I just experimented with the SSE option "denormals are zeros" through setting this option with _mm_setcsr( _mm_getcsr() | 0x40 ).
I found an in interesting thing: this doesn't prevent SSE from generating denormals when both operands are non-denormal!
It just makes SSE consider denormal operands as if they were zeros.
As I explained I know what this option does. But what is this option good for?
Addendum
I just read the Intel article linked by user nucleon. And I was curious about the performance impact of denormals on SSE computations.
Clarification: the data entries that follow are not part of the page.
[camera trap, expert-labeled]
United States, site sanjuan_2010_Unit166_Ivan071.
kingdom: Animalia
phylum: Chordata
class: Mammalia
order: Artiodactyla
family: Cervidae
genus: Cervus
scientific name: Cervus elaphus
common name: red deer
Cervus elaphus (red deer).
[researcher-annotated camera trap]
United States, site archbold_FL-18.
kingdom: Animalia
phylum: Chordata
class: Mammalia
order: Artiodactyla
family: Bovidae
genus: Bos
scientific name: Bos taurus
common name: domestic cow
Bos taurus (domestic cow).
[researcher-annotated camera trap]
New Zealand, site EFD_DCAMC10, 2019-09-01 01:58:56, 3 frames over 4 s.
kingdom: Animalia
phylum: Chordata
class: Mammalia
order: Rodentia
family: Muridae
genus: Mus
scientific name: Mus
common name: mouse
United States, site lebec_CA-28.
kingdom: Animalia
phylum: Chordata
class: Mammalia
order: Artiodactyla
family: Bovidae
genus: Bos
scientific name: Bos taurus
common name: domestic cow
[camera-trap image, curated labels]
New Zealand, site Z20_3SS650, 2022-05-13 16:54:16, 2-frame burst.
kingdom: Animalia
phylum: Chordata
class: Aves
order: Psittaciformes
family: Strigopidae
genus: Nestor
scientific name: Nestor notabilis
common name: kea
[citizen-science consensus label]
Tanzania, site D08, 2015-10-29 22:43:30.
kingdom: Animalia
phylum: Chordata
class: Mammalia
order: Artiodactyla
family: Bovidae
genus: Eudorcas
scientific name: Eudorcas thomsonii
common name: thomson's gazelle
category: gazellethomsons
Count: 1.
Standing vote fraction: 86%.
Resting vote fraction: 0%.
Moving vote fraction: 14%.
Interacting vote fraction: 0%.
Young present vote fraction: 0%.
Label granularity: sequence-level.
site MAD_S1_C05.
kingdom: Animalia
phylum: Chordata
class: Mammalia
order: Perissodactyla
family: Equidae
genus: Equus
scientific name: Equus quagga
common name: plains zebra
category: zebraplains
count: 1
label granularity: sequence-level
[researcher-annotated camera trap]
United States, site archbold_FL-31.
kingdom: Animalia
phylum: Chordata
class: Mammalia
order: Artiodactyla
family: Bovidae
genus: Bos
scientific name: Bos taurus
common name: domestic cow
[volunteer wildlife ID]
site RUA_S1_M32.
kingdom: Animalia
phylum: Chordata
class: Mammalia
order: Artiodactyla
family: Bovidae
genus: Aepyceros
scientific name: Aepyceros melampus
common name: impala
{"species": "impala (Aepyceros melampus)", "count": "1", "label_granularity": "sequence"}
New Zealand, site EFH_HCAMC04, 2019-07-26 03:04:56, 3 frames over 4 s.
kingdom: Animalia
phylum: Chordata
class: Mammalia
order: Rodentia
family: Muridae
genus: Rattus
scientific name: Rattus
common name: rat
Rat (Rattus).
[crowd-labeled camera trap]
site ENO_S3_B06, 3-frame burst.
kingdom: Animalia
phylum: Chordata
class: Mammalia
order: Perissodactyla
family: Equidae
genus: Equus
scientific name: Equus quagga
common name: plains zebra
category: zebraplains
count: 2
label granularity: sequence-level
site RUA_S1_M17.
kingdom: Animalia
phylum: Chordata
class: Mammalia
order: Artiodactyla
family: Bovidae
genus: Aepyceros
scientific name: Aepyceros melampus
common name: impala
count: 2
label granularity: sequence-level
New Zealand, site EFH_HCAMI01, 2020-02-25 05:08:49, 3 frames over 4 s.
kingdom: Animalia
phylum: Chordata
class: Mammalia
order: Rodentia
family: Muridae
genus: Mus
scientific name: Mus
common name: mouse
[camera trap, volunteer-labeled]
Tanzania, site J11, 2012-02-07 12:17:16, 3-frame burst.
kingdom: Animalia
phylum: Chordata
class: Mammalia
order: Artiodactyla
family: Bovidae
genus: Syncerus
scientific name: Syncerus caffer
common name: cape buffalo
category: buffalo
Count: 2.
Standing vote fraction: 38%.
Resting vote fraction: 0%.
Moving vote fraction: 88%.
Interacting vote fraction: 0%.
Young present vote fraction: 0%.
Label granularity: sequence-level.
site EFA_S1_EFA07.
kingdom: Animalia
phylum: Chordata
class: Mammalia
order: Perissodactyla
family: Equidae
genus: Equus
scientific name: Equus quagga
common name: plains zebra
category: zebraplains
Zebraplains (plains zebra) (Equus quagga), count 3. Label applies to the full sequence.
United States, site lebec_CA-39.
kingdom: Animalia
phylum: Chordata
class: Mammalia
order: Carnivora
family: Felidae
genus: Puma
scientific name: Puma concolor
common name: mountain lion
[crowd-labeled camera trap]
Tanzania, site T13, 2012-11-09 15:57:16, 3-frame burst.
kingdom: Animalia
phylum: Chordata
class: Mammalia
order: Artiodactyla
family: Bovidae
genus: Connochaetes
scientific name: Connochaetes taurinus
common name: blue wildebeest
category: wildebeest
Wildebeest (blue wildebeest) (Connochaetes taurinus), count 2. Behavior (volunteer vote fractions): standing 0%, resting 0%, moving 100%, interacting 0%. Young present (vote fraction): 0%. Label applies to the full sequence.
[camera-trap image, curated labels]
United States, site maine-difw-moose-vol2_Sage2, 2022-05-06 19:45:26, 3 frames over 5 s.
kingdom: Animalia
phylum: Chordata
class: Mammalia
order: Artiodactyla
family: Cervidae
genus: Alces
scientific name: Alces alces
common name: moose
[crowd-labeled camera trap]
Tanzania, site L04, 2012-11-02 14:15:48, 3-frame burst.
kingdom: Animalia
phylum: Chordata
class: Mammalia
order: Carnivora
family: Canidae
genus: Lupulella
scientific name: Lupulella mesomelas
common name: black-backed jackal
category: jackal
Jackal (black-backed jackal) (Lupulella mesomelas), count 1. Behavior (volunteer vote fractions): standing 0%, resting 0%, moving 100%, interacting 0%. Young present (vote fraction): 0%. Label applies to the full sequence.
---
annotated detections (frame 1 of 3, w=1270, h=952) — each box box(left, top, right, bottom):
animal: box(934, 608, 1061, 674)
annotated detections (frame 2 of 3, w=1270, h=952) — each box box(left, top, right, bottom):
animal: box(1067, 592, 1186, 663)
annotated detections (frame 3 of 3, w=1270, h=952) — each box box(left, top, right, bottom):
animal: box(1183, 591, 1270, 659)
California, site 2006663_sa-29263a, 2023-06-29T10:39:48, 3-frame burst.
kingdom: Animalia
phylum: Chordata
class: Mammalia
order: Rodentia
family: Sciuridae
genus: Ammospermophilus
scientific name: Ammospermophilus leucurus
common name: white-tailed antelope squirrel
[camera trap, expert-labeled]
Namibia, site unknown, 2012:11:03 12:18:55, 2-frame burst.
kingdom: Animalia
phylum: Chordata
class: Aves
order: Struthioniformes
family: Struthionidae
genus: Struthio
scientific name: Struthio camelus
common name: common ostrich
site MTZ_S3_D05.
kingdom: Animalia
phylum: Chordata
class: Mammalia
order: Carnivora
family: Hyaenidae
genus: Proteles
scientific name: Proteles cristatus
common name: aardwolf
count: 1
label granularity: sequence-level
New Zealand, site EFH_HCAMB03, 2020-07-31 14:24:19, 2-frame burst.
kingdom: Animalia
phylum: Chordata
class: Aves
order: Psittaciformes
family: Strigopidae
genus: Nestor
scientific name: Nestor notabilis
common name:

So I wrote a little Windows program to test this:
#include <windows.h>
#include <intrin.h>
#include <iostream>
using namespace std;
union DBL
{
DWORDLONG dwlValue;
double value;
};
int main()
{
DWORDLONG dwlTicks;
DBL d;
double sum;
dwlTicks = __rdtsc();
for( d.dwlValue = 0, sum = 0.0; d.dwlValue < 100000000; d.dwlValue++ )
sum += d.value;
dwlTicks = __rdtsc() - dwlTicks;
cout << sum << endl;
cout << dwlTicks / 100000000.0 << endl;
dwlTicks = __rdtsc();
for( d.dwlValue = 0x0010000000000000u, sum = 0.0;
d.dwlValue < (0x0010000000000000u + 100000000); d.dwlValue++ )
sum += d.value;
dwlTicks = __rdtsc() - dwlTicks;
cout << sum << endl;
cout << dwlTicks / 100000000.0 << endl;
return 0;
}
(I printed the sums only to prevent the compiler from optimizing away the summation.)
The result is that on my Xeon E3-1240 (Skylake), each iteration takes four clock-cycles when "d" is non-denormal. When "d" is a denormal, each iteration takes about 150 clock cycles! I'd never believe denormals would have such a huge performance impact if I hadn't seen the opposite.